Beautiful Soup allows you to use regular expressions for powerful pattern matching when searching HTML and XML documents. This is particularly useful when you need to find elements that match complex patterns rather than exact values.
Prerequisites
Install Beautiful Soup and a parser:
pip install beautifulsoup4
pip install lxml # Recommended parser (or use built-in 'html.parser')
Basic Setup
from bs4 import BeautifulSoup
import re
# Sample HTML for examples
html_doc = """
<html>
<head>
<title>Web Scraping Tutorial</title>
</head>
<body>
<div class="content-main">Main content</div>
<div class="content-sidebar">Sidebar content</div>
<span class="highlight-red">Important text</span>
<span class="highlight-blue">Another highlight</span>
<a href="https://example.com/page1">Link 1</a>
<a href="https://example.com/page2">Link 2</a>
<p id="para1">First paragraph</p>
<p id="para2">Second paragraph</p>
</body>
</html>
"""
soup = BeautifulSoup(html_doc, 'lxml')
Finding Tags by Name Pattern
Use regex to find tags whose names match specific patterns:
# Find all tags starting with 'p' (p, pre, param, etc.)
p_tags = soup.find_all(re.compile(r'^p'))
print([tag.name for tag in p_tags]) # ['p', 'p']
# Find all heading tags (h1, h2, h3, etc.)
heading_tags = soup.find_all(re.compile(r'^h[1-6]$'))
# Find tags ending with specific pattern
div_span_tags = soup.find_all(re.compile(r'(div|span)$'))
Searching Attributes with Regex
Find elements based on attribute patterns:
# Find elements with class names starting with 'content'
content_divs = soup.find_all('div', class_=re.compile(r'^content'))
for div in content_divs:
print(div.get('class')) # ['content-main'], ['content-sidebar']
# Find elements with class names containing 'highlight'
highlights = soup.find_all(attrs={'class': re.compile(r'highlight')})
# Find links with specific URL patterns
external_links = soup.find_all('a', href=re.compile(r'^https://'))
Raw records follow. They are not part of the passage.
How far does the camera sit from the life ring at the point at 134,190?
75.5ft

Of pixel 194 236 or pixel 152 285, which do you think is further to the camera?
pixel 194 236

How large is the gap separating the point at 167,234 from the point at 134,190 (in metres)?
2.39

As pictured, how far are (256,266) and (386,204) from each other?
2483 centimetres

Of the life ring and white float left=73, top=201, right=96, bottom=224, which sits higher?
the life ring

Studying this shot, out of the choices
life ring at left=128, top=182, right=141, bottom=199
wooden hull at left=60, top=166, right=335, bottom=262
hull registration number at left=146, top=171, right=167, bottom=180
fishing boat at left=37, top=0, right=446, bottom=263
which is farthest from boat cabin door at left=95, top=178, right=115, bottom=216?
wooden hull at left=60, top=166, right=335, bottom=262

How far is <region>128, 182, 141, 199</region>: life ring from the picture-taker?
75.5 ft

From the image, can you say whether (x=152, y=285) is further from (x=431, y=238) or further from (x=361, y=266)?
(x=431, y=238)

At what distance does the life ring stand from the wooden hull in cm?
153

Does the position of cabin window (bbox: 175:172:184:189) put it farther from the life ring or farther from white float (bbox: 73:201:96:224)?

for link in external_links:
print(link.get('href'))
# Find elements with IDs matching a pattern
paragraphs = soup.find_all(attrs={'id': re.compile(r'^para\d+$')})
Searching Text Content
Use regex to find text that matches specific patterns:
# Find text containing specific words
tutorial_text = soup.find_all(string=re.compile(r'Tutorial'))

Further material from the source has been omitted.